PINC Research is bullish on Persistent Systems and has recommended buy rating on the stock with a target of Rs 384 in its October 18, 2011 research report.
“Persistent’s Q2 revenue of USD51.5mn (3.1%QoQ growth) was below expectation (PINCe USD53.5mn). EBITDA margin expanded 112bpsQoQ to 19% due to rupee depreciation & higher non-linear revenues. PAT increased 17.6%QoQ due to lower effective tax rate. EPS was Rs8.1.”
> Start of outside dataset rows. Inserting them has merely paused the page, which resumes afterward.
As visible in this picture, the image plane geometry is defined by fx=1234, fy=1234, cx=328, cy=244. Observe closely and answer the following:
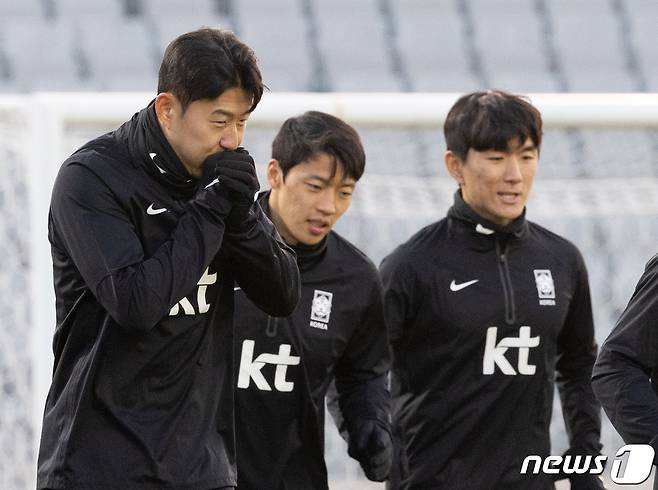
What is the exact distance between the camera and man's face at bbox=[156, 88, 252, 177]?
6.68ft

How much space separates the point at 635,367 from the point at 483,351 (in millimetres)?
714

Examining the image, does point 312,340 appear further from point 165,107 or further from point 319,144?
point 165,107

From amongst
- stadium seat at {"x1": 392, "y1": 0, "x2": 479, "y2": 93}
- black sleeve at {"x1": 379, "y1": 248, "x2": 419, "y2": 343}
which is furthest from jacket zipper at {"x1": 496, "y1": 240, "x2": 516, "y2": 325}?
stadium seat at {"x1": 392, "y1": 0, "x2": 479, "y2": 93}

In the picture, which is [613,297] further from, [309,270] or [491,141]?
[309,270]

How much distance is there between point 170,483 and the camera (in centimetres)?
201

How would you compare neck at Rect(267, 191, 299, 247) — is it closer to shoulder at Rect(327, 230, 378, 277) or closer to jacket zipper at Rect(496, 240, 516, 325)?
shoulder at Rect(327, 230, 378, 277)

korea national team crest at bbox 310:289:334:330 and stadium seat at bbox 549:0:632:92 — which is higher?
stadium seat at bbox 549:0:632:92

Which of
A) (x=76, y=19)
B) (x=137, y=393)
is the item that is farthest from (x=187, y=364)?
(x=76, y=19)

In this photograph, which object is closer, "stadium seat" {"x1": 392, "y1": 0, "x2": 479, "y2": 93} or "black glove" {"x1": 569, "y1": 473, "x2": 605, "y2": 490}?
"black glove" {"x1": 569, "y1": 473, "x2": 605, "y2": 490}

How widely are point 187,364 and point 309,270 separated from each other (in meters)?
0.92

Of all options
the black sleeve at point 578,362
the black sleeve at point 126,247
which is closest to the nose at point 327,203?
the black sleeve at point 578,362

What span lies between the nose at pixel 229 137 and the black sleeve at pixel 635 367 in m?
0.83

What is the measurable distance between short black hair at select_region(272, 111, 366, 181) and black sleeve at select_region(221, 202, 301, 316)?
63cm

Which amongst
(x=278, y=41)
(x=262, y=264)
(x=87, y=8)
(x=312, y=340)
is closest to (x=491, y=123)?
(x=312, y=340)
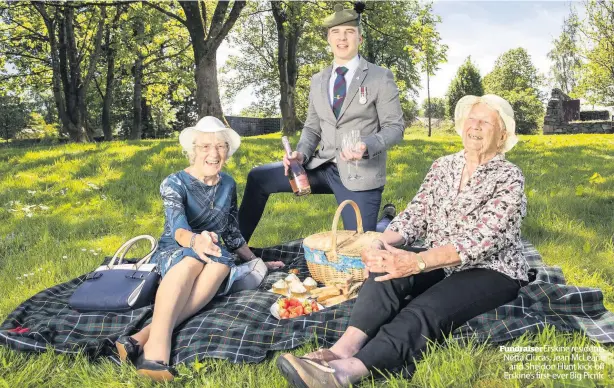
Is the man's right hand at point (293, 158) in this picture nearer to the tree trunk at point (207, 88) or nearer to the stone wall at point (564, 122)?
the tree trunk at point (207, 88)

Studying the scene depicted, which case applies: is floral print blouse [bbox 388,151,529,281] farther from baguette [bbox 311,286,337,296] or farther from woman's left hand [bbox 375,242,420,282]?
baguette [bbox 311,286,337,296]

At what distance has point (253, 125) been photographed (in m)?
39.0

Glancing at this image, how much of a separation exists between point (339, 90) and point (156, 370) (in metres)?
2.86

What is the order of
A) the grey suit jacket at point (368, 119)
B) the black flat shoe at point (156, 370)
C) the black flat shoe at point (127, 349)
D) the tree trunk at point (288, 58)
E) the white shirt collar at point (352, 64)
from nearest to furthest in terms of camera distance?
the black flat shoe at point (156, 370) → the black flat shoe at point (127, 349) → the grey suit jacket at point (368, 119) → the white shirt collar at point (352, 64) → the tree trunk at point (288, 58)

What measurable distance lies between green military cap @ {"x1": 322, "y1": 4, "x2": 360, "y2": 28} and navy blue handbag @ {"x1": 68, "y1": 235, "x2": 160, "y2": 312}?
98.6 inches

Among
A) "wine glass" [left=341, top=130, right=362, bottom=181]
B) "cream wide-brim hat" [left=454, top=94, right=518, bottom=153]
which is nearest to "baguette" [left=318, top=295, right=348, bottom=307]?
"wine glass" [left=341, top=130, right=362, bottom=181]

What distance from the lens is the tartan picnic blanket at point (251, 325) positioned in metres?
3.22

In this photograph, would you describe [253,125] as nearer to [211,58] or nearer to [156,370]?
[211,58]

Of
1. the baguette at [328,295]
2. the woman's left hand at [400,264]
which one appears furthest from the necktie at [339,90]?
the woman's left hand at [400,264]

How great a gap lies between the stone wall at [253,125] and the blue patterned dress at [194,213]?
34.7 metres

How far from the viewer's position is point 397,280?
127 inches

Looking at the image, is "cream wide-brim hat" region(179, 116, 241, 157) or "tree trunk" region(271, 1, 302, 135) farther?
"tree trunk" region(271, 1, 302, 135)

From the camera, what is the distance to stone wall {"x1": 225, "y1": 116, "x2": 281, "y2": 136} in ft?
127

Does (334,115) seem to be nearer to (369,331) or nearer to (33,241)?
(369,331)
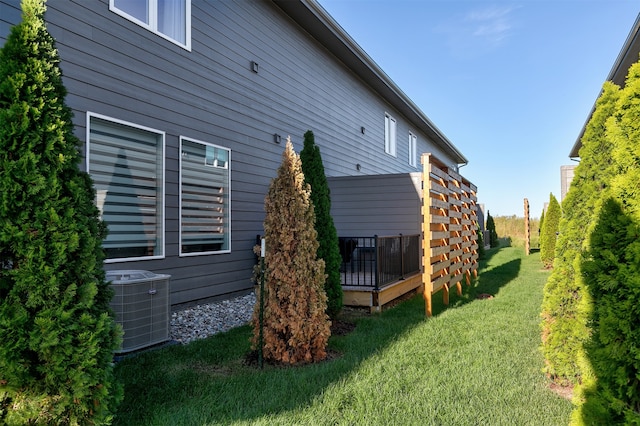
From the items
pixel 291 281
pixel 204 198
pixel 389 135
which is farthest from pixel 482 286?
pixel 389 135

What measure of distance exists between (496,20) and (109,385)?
1096 cm

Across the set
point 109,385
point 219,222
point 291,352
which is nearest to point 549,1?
point 219,222

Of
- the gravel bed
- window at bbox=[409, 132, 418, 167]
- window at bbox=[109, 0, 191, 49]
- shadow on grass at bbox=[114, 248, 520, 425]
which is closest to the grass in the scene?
shadow on grass at bbox=[114, 248, 520, 425]

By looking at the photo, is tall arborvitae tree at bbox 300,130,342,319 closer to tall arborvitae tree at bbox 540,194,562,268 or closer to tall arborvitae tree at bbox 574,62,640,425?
tall arborvitae tree at bbox 574,62,640,425

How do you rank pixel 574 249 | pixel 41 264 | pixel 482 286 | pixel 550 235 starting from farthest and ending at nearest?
pixel 550 235 → pixel 482 286 → pixel 574 249 → pixel 41 264

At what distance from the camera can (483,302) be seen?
22.9 feet

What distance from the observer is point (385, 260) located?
6.62m

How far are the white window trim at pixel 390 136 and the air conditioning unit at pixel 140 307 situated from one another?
11728mm

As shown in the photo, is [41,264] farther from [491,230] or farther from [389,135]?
[491,230]

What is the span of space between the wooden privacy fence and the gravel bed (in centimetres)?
281

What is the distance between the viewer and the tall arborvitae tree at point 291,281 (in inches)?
153

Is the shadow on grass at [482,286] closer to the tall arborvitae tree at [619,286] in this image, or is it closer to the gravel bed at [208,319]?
the gravel bed at [208,319]

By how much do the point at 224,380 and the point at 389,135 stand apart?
13102 millimetres

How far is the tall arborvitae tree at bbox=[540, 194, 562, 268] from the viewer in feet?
41.1
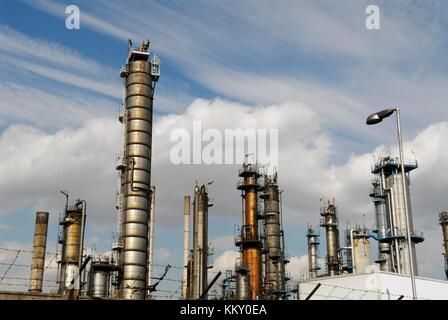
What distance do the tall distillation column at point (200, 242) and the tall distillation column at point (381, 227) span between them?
17.3 meters

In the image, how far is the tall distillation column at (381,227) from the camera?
173 feet

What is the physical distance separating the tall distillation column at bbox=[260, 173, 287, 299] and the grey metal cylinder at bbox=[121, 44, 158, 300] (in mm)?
19958

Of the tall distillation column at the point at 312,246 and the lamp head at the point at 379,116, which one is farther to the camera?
the tall distillation column at the point at 312,246

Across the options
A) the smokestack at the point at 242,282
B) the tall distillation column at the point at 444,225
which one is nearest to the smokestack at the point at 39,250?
the smokestack at the point at 242,282

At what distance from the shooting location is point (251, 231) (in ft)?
155

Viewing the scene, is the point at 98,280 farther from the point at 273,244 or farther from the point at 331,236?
the point at 331,236

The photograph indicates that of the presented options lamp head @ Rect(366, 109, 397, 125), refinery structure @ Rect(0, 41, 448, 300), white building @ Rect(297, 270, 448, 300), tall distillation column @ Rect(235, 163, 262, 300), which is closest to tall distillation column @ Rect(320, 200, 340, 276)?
refinery structure @ Rect(0, 41, 448, 300)

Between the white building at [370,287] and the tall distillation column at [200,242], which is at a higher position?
the tall distillation column at [200,242]

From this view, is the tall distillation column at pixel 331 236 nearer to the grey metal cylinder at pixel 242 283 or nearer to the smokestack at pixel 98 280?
the grey metal cylinder at pixel 242 283

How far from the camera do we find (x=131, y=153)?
120ft

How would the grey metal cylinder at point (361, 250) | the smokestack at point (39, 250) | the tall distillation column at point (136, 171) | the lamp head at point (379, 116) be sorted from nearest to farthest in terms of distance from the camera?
the lamp head at point (379, 116), the tall distillation column at point (136, 171), the smokestack at point (39, 250), the grey metal cylinder at point (361, 250)
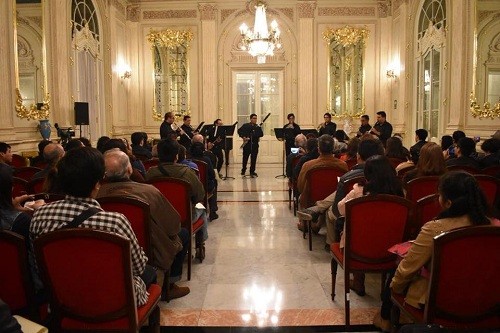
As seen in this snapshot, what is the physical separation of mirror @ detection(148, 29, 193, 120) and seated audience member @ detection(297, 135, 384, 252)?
8830mm

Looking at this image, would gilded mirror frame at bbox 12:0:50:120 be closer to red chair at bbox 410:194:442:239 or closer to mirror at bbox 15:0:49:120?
mirror at bbox 15:0:49:120

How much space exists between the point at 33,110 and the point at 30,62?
0.76m

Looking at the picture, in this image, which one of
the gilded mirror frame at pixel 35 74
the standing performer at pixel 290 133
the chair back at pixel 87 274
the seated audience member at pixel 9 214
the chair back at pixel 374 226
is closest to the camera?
the chair back at pixel 87 274

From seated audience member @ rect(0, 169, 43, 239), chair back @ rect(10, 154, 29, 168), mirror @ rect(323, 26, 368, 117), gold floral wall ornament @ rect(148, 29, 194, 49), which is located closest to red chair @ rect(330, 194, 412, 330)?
seated audience member @ rect(0, 169, 43, 239)

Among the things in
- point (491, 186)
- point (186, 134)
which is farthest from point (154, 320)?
point (186, 134)

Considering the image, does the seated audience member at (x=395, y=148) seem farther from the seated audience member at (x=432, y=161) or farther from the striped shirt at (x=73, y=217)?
the striped shirt at (x=73, y=217)

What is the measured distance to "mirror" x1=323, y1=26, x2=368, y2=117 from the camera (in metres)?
12.6

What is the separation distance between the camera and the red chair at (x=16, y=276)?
206cm

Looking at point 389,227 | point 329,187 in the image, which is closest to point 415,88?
point 329,187

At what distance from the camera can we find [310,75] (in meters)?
12.6

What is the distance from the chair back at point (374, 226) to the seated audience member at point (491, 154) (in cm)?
253

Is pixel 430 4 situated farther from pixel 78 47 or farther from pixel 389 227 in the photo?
pixel 389 227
“Revenue grew 3.1%QoQ to Rs2,382mn below our expectation (PINCe Rs2,450mn). There was decline in linear pricing but rupee depreciation and higher non-linear revenues boosted the EBITDA margins to 19% (+112bps QoQ). Lower effective tax rate (28.2%) compared to 31.1% in Q1 caused PAT to increase by 17.6%QoQ to Rs324mn. For consecutive quarter North America (82% contribution) had a muted growth (2.1%QoQ). Europe and India & APAC grew 8.6%QoQ and 7.3%QoQ, respectively, on a small base. Growth was led by top client (9.2%QoQ). Top 10 clients grew 5.6%QoQ against 0.7% QoQ growth for non-top 10 clients. Life Sciences & Healthcare (10.6% contribution) grew 10.3%QoQ. Telecom & Wireless and Infrastructure & Systems had slower growth rate at 2.1%QoQ and 2.3%QoQ respectively.”
“The management has not revised its guidance but it is unlikely to achieve revenue of USD220mn in FY12 as it requires 10%QoQ CQGR in Q3-Q4. We have revised the volume estimates downwards but changed our currency estimates to 47 for FY12 and 46.5 for FY13 along with expectation of higher non-linear revenues which will result in better profitability. The stock currently trades at PER multiple of 9.6x and 9.1x FY12E and FY13E EPS. Maintain ‘BUY’ recommendation on the stock with a target price of Rs384 based on 11x FY13E earnings,” says PINC Research report.